After the rousing acclaim for her cringe comedy Shiva Baby (one of our favorite films of 2021), Bottoms writer/director Emma Seligman reteamed with her hilarious leading lady Rachel Sennott. Together, they and The Bear's electrifying Ayo Edebiri tackle the story of two lesbian besties looking to hook up with their crushes by creating an all-female fight club at their high school. Given all these details, you might think you know what to expect from Bottoms, but I can assure you that you're wrong. And that's pretty awesome. 


Fans of Shiva Baby might have walked into Bottoms anticipating the kind of comedy that spikes anxiety and pulls out more gasps than laughs. But Bottoms plays broader and rougher, moving away from cringe and deep into cackle. 

Bottoms is a ruthless and hysterical parody of the teen sex comedy. 

Ready for American Pie to look tame? With Bottoms, Seligman and Sennott, who co-wrote the screenplay, reveal a story that is way wilder, way wackier, and way, way more gay than the typical teen sex comedy churned out by Hollywood. Critics are citing a slew of movies as apparent influences, ranging from the hard-R Superbad to the recent SXSW hit Booksmart, as well as the dark comedy Heathers and the sapphic spoof But I'm a Cheerleader. But Bottoms blows past the cliches of these comedies with a sense of humor that is unapologetically horny and gleefully transgressive, starting with its tongue-in-cheek title. 


It all begins with our heroines, bullied misfits not because they're gay but because they're the wrong kind of gay.
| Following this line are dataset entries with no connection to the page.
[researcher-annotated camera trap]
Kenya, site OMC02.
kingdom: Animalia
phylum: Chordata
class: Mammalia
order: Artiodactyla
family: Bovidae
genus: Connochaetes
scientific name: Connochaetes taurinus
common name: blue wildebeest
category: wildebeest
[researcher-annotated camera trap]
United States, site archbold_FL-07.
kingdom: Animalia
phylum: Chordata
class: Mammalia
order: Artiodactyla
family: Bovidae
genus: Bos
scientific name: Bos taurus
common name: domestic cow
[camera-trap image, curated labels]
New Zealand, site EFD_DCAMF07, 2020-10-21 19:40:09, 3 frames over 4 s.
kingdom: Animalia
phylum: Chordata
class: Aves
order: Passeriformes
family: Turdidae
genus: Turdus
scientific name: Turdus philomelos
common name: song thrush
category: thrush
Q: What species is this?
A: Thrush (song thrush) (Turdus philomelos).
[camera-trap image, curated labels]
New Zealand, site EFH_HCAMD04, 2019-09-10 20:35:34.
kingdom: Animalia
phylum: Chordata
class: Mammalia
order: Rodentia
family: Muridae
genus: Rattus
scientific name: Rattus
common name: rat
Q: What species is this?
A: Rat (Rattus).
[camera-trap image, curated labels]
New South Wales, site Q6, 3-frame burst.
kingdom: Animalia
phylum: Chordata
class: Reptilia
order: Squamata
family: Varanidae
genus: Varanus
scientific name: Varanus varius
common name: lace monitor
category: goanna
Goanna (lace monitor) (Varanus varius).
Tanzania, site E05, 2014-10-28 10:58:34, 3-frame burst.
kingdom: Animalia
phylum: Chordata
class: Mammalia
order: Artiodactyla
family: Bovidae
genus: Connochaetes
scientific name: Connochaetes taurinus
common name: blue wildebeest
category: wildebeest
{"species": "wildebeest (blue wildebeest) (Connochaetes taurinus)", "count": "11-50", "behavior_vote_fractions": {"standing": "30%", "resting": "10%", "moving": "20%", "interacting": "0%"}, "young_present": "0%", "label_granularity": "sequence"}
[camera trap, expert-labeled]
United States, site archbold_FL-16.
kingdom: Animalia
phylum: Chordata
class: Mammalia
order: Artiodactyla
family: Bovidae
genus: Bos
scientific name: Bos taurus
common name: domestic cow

The theater kid who turns out incredible musical performances every school play is high-fived by jocks, but PJ (Sennott) and Josie (Edebiri) are "gay, ugly, and untalented." Their fashion sense causes cocked eyebrows and casual insults from cheerleaders Brittany (Kaia Gerber) and Isabel (Havana Rose Liu). Still, the awkward outsiders pine for these towering femmes. And when a weird rumor leads to a big fat lie, an improvised after-school fight club (in the name of self-defense) becomes the clumsy, sweaty, comical way for PJ and Josie to make an impression on their crushes — and the school at large. 


Seligman doesn't pull punches when it comes to comedy or violence. Her girl crew gets broken noses, faces spattered with blood, and beatdowns that made the audience at the SXSW premiere yelp in unison. Her punchlines hit just as hard, with Sennott's PJ proving an assassin of grim jokes. For instance, when urged to make their club a place for sharing, PJ, who is bad about boundaries and reading the room, asks frankly, "Who here has been raped?" A flurry of shocked laughs trembled in the audience. Then, PJ doubles down, "Gray area stuff counts too." As hands go up onscreen, cracks of laughter broke out in the theater as this daring comedy turned the horribly relatable into the hilarious. 


Visual jokes and high school archetypes are similarly souped up, especially when it concerns the football team. Rivals in romance and school affection, these jocks are drama kings who make an amusingly melodramatic meal out of a minor injury. They wear revealing briefs for promotional posters urging students to "get horny" for football. As Jeff, a slack-jawed Nicholas Galitzine perfectly captures feral bro energy with a performance that's equal parts horndog, hothead, and doofus, while Miles Fowler's Tim goes more James Spader '80s villain, with snarled smiles and none-too-subtle threats.